Linear inequalities
Looking at two linear inequalities, 5𝑥−2𝑦<10 and 𝑦≤𝑥, how can you identify the x-intercept of boundary and y-intercept of boundary for equation (1). Also, identify the graph of inequality equation ( 1) as a solid line or a dashed line. Lastly, provide the procedural steps how to graph these inequalities.
Your initial response should be 100-200 words in length
Discussion Board Reply
Reply from K. Gray
To find the x-intercept of the boundary for the equation 5x – 2y < 10, we set y = 0 and solve for x:
5x – 2(0) = 10
5x = 10
x = 2
So, the x-intercept is at (2, 0).
To find the y-intercept of the boundary, we set x = 0 and solve for y:
5(0) – 2y = 10
-2y = 10
y = -5
Therefore, the y-intercept is at (0, -5).
The graph of the inequality 5x – 2y < 10 will have a dashed line because the inequality does not include the equal sign.
To graph these inequalities:
- Start by graphing the line 5x – 2y = 10. To find the x-intercept, set y = 0 and solve for x.
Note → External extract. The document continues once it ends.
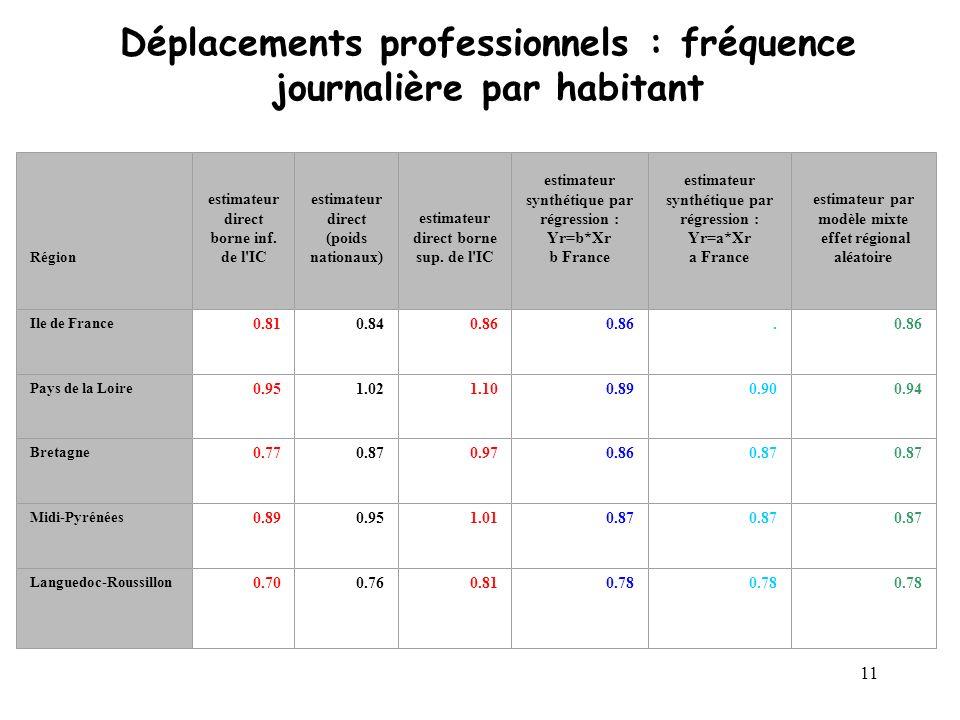 11 Déplacements professionnels : fréquence journalière par habitant Région estimateur direct borne inf. de l'IC estimateur direct (poids nationaux) es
To find the y-intercept, set x = 0 and solve for y. Plot these points and draw a dashed line through them.
- Next, graph the line y = x. This line is a solid line because the inequality includes the equal sign.
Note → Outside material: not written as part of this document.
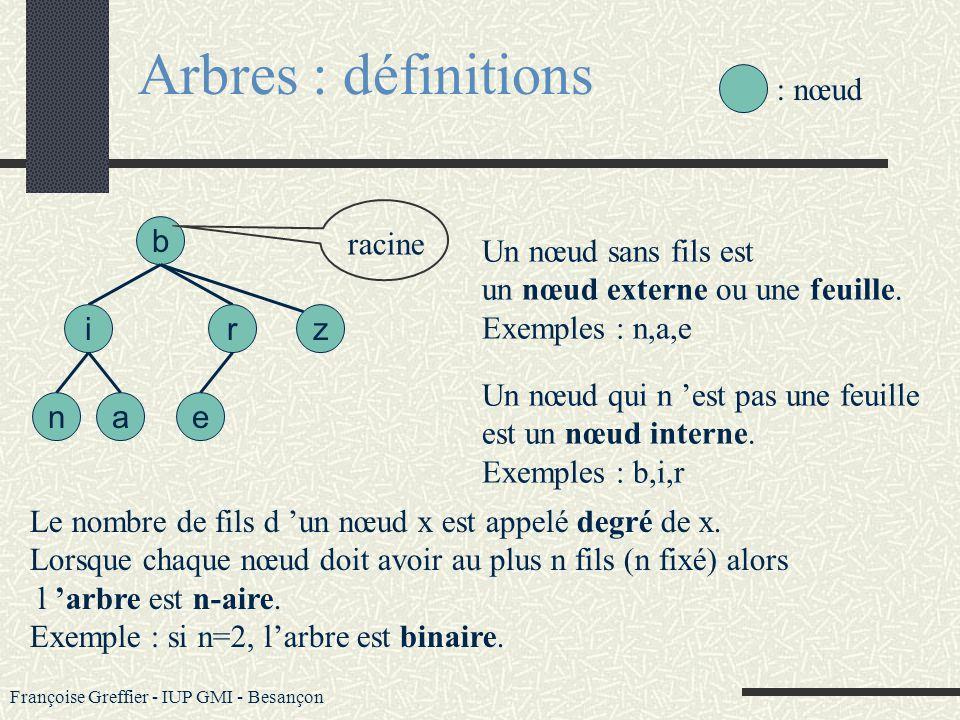 Arbres : définitions b a n i r e z : nœud racine Un nœud sans fils est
- Choose a test point not on the line. For example, (0,0) is a common choice.
- Substitute the test point into each inequality. If it’s true, shade the region that contains the test point. If it’s false, shade the other region.
- The solution to the system of inequalities is the overlapping shaded region.
Sample Answer
Great response, K. Gray!
Your explanation is clear and well-organized. You accurately identified the intercepts, shading instruction, and the dashed line for the first inequality.